The authors concluded that the drug reduced deterioration of upper limb function. And “various measures of cardiac function and structure were improved.”

My Comments

This is somewhat encouraging data, but I completely agree it is insufficient to demonstrate efficacy. The original plan was to enroll 84 patients to have the power to show changes in upper limb function.

The trial behavior was curious. There was a plan to blindly assess results after 20 patients were enrolled—which is normal. But, then, “due to funding constraints, the trial sponsor elected to pause enrolment in the trial before the interim analysis for futility.”

Then… “based on the interim analysis and review by the data safety monitoring board, which supported lack of concerning safety signals and lack of futility, the sponsor elected to amend the protocol to reduce enrollment to the 20 already randomized patients.”

The previous FDA played a role in this decision: they recommended transitioning as quickly as possible to a phase 3 trial that would be powered based on the forthcoming 12-month HOPE-2 trial data.

I read this as saying that we need the larger phase 3 study results. So the rejection of approval this month is merely a delay until we see more data.

But I hope regular readers of Sensible Medicine can see the folly of the company trying to get the drug on the market with just HOPE-2 data.

The limitations are many:

• Tiny sample size of only 8 vs 12 in the active vs placebo arms. Far below the statistical plan to enroll 84.

• Short duration of only one year. If you accept the modest upper limb improvements, you would want to know it lasts longer than a year.

• Nearly 40% of patients had hypersensitivity reactions. One was severe. And this occurred despite preventive measures. Safety is an obvious concern.

• Patients were highly selected.

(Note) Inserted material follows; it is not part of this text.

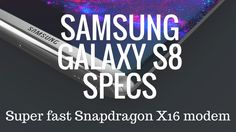 Samsung Galaxy S8 Specs - Super fast Snapdragon X16 modem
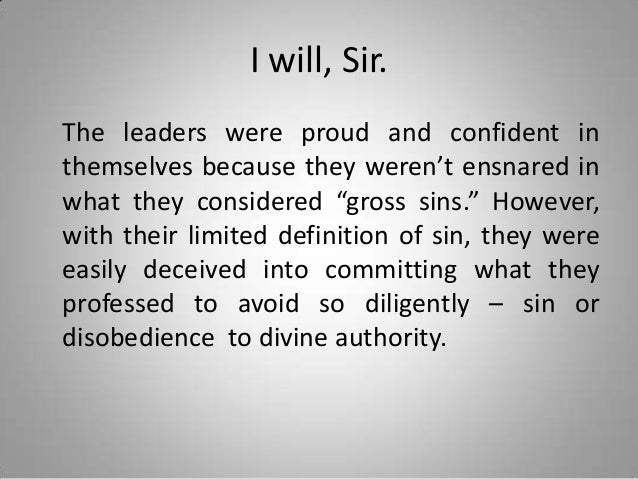 """I will, Sir. The leaders were proud and confident in themselves because they weren't ensnared in what they considered """"gro..."""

Those with the most (and least) severe dysfunction were excluded

• A change in LV ejection fraction of 4% points could be clinically meaningful, but with these small numbers, there is absolutely no way to tell if it is statistically robust. You would need far more patients followed for longer duration. All the cardiac measures in HOPE-2 were secondary endpoints, and the statistical tests were not adjusted for multiple looks. The same argument applies for CKMB. What’s more, LVEF is merely a surrogate measure. The ultimate measure of cardiac effects are survival and reduced hospitalizations.

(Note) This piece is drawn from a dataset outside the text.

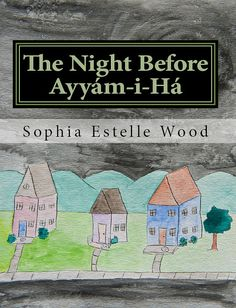 A book about a family that has a comical visitor that loves cookies. A full poem about love, family, service and humor. A wonderful Ayyám-i-Há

My Biggest Concern – Wrong Endpoint in the Phase-3 Trial

Capricor has targeted the cardiac effects of DMD. But HOPE-2 and now the phase 3 HOPE-3 trial do not have cardiac function as a primary endpoint. Instead both will measure skeletal muscle function as the primary endpoint with cardiac measures as secondary endpoints.

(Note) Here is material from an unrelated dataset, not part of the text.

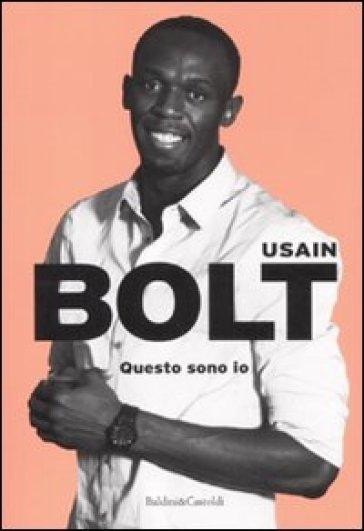 Questo sono io - Usain Bolt |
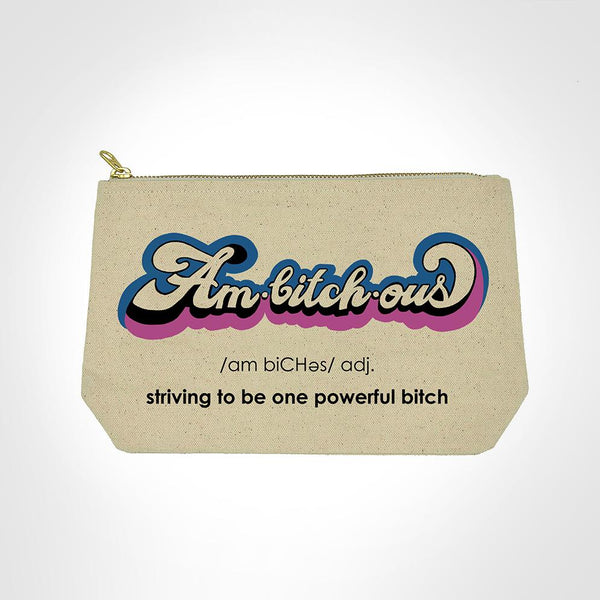 Am Bitch Ous - Makeup Bag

If the heart is the ultimate target, why would you not design a trial to measure cardiac endpoints?

Summary

Patients with serious disease deserve proper regulatory oversight.

The bar for efficacy and safety does not have to be as high as it is for a common disease, but there needs to be a bar.

Capricor has not yet cleared any bar. The new FDA was correct to want more data than a 20-patient short-term study.